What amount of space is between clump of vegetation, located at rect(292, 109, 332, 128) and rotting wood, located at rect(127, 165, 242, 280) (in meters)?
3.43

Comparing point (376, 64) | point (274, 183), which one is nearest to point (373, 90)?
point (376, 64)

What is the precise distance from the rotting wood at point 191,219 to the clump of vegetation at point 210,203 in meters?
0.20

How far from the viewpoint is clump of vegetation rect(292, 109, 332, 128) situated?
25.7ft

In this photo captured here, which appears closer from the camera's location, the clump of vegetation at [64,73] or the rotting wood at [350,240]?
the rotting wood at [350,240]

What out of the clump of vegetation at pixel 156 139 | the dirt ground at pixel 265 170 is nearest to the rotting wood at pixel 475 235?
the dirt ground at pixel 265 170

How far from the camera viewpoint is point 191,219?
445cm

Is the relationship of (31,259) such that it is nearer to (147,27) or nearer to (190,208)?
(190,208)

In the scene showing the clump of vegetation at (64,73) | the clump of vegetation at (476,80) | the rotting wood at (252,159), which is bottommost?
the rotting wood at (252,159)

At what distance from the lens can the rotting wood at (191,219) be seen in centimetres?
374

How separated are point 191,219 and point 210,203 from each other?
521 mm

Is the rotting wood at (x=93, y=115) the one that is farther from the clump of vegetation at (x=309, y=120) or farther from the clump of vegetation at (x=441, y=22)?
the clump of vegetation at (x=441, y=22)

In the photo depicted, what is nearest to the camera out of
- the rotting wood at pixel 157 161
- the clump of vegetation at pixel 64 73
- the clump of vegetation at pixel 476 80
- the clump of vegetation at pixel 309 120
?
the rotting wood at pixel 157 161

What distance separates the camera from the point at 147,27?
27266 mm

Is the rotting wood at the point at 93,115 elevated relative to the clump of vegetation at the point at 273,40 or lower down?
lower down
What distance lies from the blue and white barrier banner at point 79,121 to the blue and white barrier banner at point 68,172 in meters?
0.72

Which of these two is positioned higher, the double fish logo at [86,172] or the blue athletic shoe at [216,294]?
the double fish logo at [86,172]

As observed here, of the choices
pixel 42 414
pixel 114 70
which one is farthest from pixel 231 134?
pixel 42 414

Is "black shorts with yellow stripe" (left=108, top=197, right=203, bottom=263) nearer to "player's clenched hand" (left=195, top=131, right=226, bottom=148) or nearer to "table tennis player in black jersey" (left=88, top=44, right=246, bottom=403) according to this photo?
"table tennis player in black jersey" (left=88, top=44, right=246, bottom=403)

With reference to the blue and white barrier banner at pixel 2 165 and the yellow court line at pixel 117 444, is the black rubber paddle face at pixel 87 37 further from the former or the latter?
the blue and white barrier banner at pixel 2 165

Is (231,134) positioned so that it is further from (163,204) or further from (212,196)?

== == ==

Written request:
Retype the entries one by one, exactly.

Exercise result:
What amount of space is between clump of vegetation, located at rect(292, 109, 332, 128) and rotting wood, located at rect(127, 165, 242, 280) (in meters)?
3.43

Comparing point (376, 64) | point (274, 183), which one is nearest to point (373, 90)?
point (376, 64)

What is the precise distance from the rotting wood at point 191,219 to the clump of vegetation at point 210,203 in meters?
0.20

How far from the viewpoint is clump of vegetation rect(292, 109, 332, 128) situated?
25.7ft

In this photo captured here, which appears closer from the camera's location, the clump of vegetation at [64,73] or the rotting wood at [350,240]?
the rotting wood at [350,240]

What out of the clump of vegetation at pixel 156 139 | the dirt ground at pixel 265 170 is nearest to the rotting wood at pixel 475 235?
the dirt ground at pixel 265 170

How far from the camera viewpoint is point 191,219?
445cm

Is the relationship of (31,259) such that it is nearer to (147,27) or nearer to (190,208)?
(190,208)

In the scene showing the clump of vegetation at (64,73) | the clump of vegetation at (476,80) | the rotting wood at (252,159), which is bottommost?
the rotting wood at (252,159)

At what distance from the lens can the rotting wood at (191,219) be seen in centimetres?
374

How separated are point 191,219 and point 210,203 from each other?
521 mm

Is the rotting wood at (x=93, y=115) the one that is farther from the clump of vegetation at (x=309, y=120) or farther from the clump of vegetation at (x=441, y=22)?
the clump of vegetation at (x=441, y=22)

In the photo depicted, what is nearest to the camera out of
- the rotting wood at pixel 157 161
- the clump of vegetation at pixel 64 73
- the clump of vegetation at pixel 476 80
- the clump of vegetation at pixel 309 120
?
the rotting wood at pixel 157 161

What distance separates the camera from the point at 147,27?
27266 mm

Is the rotting wood at the point at 93,115 elevated relative to the clump of vegetation at the point at 273,40 or lower down?
lower down
What distance lies from the blue and white barrier banner at point 79,121 to the blue and white barrier banner at point 68,172 in meters?
0.72

Which of these two is positioned higher, the double fish logo at [86,172] or the blue athletic shoe at [216,294]?
the double fish logo at [86,172]

As observed here, of the choices
pixel 42 414
pixel 114 70
which one is farthest from pixel 231 134?
pixel 42 414

Is "black shorts with yellow stripe" (left=108, top=197, right=203, bottom=263) nearer to "player's clenched hand" (left=195, top=131, right=226, bottom=148) or nearer to "table tennis player in black jersey" (left=88, top=44, right=246, bottom=403) according to this photo?
"table tennis player in black jersey" (left=88, top=44, right=246, bottom=403)

With reference to the blue and white barrier banner at pixel 2 165 and the yellow court line at pixel 117 444, is the black rubber paddle face at pixel 87 37 further from the former or the latter?
the blue and white barrier banner at pixel 2 165

Is (231,134) positioned so that it is further from (163,204) or further from (212,196)?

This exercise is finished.